Sixteen weeks after storm-lashed Interlagos and the drama-laden climax of the 2012 season, the teams reassemble for what is widely expected to be an incredibly close year of racing.
Stability in the technical regulations leads to a great deal of carryover from 2012 and, several notable exceptions aside, optimizing existing designs has been the primary focus in the development of 2013 cars.
While the machinery has a familiar look, the same cannot be said for the driver line-up. Four of 2012’s field have switched teams in the off-season and five rookies will be making their F-1 race debut in this weekend.

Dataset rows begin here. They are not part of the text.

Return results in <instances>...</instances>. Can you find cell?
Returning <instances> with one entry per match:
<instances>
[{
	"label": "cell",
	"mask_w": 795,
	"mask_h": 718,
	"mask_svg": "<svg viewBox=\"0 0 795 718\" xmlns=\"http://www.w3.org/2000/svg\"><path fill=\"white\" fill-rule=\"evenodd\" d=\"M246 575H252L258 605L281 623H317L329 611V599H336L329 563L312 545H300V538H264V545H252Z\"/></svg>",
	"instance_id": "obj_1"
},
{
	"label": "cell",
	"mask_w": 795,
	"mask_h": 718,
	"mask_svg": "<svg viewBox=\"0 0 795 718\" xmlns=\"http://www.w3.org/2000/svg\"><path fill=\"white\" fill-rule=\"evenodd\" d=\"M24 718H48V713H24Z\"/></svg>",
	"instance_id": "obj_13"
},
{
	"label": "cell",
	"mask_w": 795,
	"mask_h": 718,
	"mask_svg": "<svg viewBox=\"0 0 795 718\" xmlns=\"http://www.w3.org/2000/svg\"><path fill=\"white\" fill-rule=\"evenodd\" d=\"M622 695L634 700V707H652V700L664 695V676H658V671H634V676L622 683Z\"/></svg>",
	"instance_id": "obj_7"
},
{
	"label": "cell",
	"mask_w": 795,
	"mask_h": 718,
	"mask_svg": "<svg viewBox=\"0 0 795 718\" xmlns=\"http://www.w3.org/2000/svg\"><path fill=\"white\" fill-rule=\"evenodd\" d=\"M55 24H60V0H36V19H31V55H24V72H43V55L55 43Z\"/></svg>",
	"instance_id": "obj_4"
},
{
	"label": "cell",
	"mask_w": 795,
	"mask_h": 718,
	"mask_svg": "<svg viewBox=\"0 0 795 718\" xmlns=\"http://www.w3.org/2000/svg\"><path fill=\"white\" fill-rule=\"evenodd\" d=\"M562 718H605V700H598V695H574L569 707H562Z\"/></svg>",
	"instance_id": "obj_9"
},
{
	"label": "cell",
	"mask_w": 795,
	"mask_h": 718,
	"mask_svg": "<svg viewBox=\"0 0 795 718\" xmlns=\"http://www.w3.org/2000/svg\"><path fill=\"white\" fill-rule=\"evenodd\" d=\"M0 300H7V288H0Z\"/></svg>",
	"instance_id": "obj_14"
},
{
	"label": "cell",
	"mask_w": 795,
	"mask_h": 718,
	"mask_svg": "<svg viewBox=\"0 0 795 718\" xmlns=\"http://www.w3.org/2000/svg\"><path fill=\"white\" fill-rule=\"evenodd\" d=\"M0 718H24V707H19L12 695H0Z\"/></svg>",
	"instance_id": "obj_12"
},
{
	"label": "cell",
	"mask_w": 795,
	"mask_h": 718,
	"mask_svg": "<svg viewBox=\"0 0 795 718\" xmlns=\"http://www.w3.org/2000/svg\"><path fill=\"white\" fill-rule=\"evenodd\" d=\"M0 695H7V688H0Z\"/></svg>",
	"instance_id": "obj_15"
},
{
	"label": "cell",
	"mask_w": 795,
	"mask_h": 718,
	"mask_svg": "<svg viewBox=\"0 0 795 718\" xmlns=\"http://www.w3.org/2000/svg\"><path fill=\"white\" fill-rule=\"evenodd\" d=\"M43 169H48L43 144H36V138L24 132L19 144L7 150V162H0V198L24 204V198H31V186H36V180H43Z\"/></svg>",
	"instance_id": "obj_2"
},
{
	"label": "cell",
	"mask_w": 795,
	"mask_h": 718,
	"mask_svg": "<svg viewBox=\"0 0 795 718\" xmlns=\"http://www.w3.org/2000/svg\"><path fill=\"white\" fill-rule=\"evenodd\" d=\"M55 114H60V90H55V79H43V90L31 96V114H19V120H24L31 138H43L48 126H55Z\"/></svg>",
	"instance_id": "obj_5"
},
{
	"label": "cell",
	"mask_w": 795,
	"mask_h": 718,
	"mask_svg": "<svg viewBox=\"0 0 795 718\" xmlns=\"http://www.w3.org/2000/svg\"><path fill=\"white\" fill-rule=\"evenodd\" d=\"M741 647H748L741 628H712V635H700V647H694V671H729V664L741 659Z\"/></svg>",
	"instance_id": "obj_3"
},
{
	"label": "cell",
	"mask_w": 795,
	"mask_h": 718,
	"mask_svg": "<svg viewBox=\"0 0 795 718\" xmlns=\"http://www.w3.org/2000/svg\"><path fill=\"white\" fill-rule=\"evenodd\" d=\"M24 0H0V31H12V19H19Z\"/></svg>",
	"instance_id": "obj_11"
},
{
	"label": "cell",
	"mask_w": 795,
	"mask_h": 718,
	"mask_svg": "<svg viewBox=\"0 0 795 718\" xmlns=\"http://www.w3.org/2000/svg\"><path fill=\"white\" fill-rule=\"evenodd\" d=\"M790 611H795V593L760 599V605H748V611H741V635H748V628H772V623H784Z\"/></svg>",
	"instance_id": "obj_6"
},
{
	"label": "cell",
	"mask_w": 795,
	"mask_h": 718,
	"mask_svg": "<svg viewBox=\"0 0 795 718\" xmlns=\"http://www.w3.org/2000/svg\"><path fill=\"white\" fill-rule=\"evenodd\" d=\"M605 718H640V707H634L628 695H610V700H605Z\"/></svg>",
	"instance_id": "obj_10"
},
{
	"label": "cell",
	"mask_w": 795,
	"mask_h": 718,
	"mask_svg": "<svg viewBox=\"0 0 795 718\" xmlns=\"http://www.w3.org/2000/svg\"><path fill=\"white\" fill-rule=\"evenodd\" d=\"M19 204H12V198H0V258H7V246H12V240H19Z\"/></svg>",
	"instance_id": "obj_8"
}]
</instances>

Albert Park is not the easiest place to make a good impression. Running on public roads through the park, the temporary circuit has a reputation for being slippery with several large bumps known to destabilise cars under braking. Gravel traps wait for the unwary and the unlucky — but being a street circuit there are also plenty of walls. Added to the limited and hazardous nature of overtaking opportunities at Albert Park, it means the safety car is often busy at the Australian Grand Prix.
Another variable to factor in are the new tires on offer from Pirelli. Reports from winter testing suggest teams are not yet fully on terms with the revised compounds, raising the possibility of early races this year seeing shorter stints (and thus more frequent pit stops) than was usual in 2012.

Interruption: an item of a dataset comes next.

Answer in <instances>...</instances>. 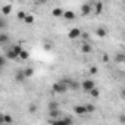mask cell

As ever, winter testing did not provide any reliable evidence of a pecking order but did greatly add to the stock of speculation. Consensus points to a very tight battle ahead but without any hard evidence, this weekend will provide the first real indication of how the 2013 FIA Formula One World Championship will unfold.
► This will be the 29th F-1 World Championship running of the Australian Grand Prix. It is the 18th consecutive year of the race being run at Albert Park, 16 of which have opened the Formula One season.
► In 1996, when the race moved to Albert Park, it produced the oddity of Australia hosting back-to-back grands prix, the closing race of 1995 having taken place at Adelaide.
► Albert Park is a temporary circuit with parts of the track used by general road traffic for the majority of the year. As such, it features unusually high grip-evolution (and thus falling lap times) over the course of the weekend, as the track ‘rubbers-in’.
► In common with Abu Dhabi, the Australian Grand Prix has a local start time of 5pm. Unlike the event at Yas Island, this race finishes in daylight — but the low angle of the sun and the lengthening shadows have been known to make the latter stages of the race difficult for drivers.
► Another perennial problem in tree-lined Albert Park is leaves and twigs being sucked into car radiators.
► Of the current grid, Jenson Button is the standout performer, having won three times in the last four years. It leaves him one victory short of equaling Michael Schumacher’s F-1-era record. Schumacher won the race in 2000, ’01, ’02, ’04.
► On 11 occasions from 17 starts, the winning driver at Albert Park has gone on to lift the Drivers’ Championship trophy at the end of the season.
► The race winner has started on pole eight times at Albert Park. The lowest starter to win was Eddie Irvine, who started 11th for Ferrari in 1999.
► Four drivers start this race for new teams, having moved during the off-season. Lewis Hamilton has moved from McLaren to Mercedes; Sergio Pérez from Sauber to McLaren; Nico Hülkenberg from Force India to Sauber and Charles Pic from Marussia to Caterham. Also, Adrian Sutil is beginning his second stint with Force India.
► Five rookies will contest the Australian Grand Prix: Esteban Gutiérrez (Sauber); Valtteri Bottas (Williams); Giedo van der Garde (Caterham); Max Chilton and Jules Bianchi (Marussia).
► Reigning GP2 Champion Davide Valsecchi is not among the rookie intake. He instead has signed as a test driver for Lotus in 2013. The only other GP2 champion to not move directly into an F1 race seat was 2008 winner Giorgio Pantano — who raced in F-1 before going to GP2.
► Giedo van der Garde ends a barren spell for Dutch representation in Formula One. The Netherlands hasn’t had a driver in the Championship since Christijan Albers raced for Spyker for the first half of the 2007 season.